# Pioneer FH-800BT Install Trouble



## Avar2005 (Oct 6, 2010)

Hi Audio
Gurus,

Hope someone can give me a hand here.

I was trying to install my new Pioneer Premier FH-P800BT yesterday and ran into some roadblocks.

The car is a 2007 Grand Prix (without the monsoon upgrade).

Here's where I'm a little unclear.

I had the stereo hooked up, using a GMOS-01 wire harness and a PAC SWI-PS module for the steering wheel controls.

Have power to the stereo, OnStar is working, chimes working.

Volume controls on the stereo are not responding, all i get on the stereo is "mute" when i hit volume up or down.



I'm also not 100% sure on connecting the PAC module, so i hope i can get some help there.

According to the Identification and Connection Chart I'm supposed to connect the green wire on the PAC module to the SWC wire.
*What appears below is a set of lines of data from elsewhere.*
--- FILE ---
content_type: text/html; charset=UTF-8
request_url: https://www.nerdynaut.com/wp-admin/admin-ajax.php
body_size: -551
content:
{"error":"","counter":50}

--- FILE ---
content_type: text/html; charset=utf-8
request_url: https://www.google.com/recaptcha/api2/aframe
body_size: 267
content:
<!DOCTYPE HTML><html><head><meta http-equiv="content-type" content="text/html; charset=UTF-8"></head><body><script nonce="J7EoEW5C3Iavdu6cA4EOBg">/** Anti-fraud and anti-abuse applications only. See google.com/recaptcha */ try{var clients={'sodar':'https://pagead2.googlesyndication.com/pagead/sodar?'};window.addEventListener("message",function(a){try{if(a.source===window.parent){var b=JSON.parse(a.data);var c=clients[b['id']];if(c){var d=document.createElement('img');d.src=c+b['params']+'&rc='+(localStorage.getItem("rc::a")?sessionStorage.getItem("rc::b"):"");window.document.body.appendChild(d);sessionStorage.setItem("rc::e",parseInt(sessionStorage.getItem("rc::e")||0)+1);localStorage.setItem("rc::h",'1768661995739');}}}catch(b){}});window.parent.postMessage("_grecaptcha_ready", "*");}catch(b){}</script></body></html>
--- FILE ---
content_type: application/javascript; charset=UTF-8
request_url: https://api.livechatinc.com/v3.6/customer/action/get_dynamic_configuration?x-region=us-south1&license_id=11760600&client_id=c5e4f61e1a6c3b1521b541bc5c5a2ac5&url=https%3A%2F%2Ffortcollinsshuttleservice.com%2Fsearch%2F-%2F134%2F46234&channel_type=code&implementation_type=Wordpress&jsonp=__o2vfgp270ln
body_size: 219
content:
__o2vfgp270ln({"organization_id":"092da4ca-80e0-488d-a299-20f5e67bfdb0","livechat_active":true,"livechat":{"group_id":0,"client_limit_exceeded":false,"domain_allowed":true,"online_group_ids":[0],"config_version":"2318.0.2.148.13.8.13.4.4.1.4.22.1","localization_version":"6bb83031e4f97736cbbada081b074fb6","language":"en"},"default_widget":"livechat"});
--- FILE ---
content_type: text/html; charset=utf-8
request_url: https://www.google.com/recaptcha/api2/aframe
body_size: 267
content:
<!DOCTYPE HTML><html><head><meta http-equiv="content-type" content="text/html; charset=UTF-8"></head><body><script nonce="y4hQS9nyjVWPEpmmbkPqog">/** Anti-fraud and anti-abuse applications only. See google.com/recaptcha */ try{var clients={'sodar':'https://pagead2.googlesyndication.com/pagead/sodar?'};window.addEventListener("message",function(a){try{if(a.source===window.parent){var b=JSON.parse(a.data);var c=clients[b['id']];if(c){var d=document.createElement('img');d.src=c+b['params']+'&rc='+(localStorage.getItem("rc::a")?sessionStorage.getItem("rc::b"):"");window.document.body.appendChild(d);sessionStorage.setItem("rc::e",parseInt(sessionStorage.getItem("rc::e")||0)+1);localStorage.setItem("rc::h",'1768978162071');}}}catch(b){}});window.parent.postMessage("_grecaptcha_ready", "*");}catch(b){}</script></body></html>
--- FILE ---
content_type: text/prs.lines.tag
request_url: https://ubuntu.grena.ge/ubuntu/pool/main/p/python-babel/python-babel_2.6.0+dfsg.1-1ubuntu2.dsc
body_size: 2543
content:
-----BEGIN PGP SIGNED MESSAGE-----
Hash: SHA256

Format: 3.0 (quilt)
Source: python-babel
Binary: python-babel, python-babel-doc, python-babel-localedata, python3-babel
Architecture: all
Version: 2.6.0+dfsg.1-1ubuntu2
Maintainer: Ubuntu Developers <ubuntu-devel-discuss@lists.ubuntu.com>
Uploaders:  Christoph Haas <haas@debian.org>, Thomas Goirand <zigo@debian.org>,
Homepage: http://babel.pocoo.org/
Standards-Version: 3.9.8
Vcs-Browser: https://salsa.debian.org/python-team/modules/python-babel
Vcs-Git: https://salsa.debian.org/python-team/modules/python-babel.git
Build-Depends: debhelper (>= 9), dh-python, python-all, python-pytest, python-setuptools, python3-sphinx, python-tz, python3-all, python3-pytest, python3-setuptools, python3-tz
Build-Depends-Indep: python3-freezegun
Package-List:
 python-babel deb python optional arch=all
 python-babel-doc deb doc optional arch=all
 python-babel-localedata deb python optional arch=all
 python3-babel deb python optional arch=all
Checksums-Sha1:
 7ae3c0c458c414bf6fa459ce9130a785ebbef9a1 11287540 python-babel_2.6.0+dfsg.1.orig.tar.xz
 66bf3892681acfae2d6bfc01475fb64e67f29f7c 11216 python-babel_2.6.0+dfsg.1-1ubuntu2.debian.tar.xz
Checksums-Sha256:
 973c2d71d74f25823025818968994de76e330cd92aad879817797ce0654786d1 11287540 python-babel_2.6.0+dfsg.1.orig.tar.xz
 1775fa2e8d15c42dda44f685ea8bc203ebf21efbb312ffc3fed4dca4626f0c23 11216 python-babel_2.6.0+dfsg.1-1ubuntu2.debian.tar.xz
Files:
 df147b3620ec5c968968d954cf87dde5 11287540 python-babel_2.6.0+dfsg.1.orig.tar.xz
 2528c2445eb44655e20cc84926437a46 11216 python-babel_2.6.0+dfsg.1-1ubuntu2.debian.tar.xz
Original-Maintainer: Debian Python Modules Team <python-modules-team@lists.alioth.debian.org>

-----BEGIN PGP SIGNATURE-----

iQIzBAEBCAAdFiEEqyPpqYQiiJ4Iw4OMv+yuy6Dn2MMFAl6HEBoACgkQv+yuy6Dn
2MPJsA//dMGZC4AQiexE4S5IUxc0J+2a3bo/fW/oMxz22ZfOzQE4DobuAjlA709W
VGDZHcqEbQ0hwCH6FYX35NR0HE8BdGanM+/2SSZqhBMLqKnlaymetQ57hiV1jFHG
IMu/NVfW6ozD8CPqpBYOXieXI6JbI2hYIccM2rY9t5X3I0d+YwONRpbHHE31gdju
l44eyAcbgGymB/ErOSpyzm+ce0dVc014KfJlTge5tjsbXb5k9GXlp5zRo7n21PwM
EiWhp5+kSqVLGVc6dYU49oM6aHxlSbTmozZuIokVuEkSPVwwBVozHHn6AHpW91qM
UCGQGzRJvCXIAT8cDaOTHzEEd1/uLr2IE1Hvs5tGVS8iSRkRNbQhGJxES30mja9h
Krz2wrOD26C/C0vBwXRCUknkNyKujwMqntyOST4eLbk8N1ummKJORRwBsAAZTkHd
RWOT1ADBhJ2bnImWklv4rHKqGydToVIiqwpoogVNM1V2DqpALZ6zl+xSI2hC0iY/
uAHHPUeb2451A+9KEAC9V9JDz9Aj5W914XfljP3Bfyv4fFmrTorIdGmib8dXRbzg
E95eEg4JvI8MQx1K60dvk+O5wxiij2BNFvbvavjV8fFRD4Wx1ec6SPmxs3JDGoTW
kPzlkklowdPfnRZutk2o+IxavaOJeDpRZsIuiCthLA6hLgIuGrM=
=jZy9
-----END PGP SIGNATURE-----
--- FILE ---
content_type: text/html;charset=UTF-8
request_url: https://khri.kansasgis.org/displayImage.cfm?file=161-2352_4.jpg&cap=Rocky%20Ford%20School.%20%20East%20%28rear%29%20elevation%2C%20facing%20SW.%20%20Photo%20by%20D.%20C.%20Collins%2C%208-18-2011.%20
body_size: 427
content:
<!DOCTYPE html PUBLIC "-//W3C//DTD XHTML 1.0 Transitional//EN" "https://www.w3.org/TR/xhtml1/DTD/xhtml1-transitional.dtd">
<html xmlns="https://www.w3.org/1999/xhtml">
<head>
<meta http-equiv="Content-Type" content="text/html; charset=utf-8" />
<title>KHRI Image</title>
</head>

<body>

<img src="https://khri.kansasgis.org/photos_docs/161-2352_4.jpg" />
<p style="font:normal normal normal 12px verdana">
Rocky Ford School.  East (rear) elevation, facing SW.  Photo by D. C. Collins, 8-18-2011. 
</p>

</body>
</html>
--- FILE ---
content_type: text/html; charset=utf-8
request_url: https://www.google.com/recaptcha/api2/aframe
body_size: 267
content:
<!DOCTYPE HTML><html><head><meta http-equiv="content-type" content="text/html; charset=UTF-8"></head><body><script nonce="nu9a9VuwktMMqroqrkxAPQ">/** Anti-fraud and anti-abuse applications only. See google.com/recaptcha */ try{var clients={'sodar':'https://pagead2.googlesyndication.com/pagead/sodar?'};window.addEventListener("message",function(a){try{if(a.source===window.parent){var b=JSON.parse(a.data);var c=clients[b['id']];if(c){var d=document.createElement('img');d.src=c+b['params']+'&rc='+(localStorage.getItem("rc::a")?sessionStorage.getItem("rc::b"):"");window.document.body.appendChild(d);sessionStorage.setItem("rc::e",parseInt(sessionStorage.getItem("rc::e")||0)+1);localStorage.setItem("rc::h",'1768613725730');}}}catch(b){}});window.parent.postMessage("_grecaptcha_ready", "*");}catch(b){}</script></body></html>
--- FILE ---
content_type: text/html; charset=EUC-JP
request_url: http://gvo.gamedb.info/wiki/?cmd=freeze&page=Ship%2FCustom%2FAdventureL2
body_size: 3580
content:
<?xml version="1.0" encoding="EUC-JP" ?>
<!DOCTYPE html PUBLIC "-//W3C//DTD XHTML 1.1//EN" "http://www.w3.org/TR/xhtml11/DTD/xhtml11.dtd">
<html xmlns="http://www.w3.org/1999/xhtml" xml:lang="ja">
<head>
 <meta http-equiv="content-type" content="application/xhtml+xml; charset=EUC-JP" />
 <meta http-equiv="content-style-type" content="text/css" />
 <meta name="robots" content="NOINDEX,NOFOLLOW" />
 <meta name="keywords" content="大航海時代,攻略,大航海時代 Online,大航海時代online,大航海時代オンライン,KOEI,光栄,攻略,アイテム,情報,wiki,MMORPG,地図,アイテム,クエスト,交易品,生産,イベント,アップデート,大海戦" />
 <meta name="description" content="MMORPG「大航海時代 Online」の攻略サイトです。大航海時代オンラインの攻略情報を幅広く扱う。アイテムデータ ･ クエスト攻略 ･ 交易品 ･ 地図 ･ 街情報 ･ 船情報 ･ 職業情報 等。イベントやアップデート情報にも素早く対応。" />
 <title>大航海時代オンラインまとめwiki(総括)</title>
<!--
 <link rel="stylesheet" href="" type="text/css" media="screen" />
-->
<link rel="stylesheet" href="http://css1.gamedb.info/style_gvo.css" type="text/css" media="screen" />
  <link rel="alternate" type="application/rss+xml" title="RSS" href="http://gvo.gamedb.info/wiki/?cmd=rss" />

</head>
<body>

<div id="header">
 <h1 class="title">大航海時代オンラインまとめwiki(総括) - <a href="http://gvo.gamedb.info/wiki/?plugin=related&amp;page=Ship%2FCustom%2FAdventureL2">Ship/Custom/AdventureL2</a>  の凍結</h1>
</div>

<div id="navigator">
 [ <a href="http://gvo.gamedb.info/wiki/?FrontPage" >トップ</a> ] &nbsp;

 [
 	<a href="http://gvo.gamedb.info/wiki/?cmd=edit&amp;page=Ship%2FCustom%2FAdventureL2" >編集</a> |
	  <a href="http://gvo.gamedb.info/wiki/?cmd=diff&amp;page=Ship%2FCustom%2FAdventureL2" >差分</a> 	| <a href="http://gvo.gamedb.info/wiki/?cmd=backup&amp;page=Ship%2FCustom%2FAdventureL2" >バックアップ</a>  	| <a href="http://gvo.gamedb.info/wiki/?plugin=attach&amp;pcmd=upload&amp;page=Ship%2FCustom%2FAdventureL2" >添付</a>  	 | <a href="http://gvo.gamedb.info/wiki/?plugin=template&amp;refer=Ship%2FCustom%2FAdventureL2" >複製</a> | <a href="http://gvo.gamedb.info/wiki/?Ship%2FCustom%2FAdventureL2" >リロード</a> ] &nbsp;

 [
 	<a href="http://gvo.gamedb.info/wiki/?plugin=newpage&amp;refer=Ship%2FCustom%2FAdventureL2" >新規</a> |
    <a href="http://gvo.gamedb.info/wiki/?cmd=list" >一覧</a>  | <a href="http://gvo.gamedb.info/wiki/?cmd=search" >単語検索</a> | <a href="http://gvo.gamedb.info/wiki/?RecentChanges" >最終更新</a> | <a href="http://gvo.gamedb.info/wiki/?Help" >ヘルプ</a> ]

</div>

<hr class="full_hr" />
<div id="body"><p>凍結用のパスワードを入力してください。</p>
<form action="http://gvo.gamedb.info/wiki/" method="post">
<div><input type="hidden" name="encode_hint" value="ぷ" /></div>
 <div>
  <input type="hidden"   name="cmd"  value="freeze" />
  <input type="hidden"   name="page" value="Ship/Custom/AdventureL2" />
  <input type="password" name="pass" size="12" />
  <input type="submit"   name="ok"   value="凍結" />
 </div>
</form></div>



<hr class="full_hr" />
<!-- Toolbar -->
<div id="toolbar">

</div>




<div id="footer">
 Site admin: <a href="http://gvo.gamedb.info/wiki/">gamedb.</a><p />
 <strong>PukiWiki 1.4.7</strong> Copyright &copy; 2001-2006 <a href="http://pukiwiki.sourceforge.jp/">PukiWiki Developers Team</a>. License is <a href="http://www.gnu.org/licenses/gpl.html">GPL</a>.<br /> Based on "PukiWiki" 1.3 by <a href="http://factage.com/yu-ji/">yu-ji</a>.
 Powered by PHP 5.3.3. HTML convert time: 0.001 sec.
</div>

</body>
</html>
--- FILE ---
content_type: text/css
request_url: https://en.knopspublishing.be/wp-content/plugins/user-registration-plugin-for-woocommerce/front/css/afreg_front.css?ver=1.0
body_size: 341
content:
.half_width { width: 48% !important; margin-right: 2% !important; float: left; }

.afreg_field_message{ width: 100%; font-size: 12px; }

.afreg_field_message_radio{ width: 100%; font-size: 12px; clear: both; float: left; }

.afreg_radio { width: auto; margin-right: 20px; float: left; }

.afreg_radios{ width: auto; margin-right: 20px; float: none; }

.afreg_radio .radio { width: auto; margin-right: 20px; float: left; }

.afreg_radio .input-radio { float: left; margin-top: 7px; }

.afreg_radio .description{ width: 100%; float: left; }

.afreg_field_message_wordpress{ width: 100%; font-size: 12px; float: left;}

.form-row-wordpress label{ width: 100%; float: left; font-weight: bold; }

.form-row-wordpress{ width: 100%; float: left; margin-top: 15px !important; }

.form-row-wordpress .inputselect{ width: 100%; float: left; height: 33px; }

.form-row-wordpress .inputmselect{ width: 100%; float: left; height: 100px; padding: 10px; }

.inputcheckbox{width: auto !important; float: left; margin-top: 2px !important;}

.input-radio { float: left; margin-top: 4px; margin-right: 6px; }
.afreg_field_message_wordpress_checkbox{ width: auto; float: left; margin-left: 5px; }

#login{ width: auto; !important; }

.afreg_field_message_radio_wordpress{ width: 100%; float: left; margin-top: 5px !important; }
Would that wire be

on the GMOS harness or car?


Oh! And one other thing on the GMOS. One step states to "Connect the blue/white wire to the amp turn on wire of the aftermarket radio and to the blue/white wire in the 24pin harness"
I'm assuming i can tape those two wires off? As I'm not using an amp.


Thanks!


----------



## DMP23 (Jul 28, 2010)

Avar2005 said:


> Oh! And one other thing on the GMOS. One step states to "Connect the blue/white wire to the amp turn on wire of the aftermarket radio and to the blue/white wire in the 24pin harness"
> I'm assuming i can tape those two wires off? As I'm not using an amp.


If you dont have an aftermarket amp, then you dont need to hook up the blue/white wire at all.


----------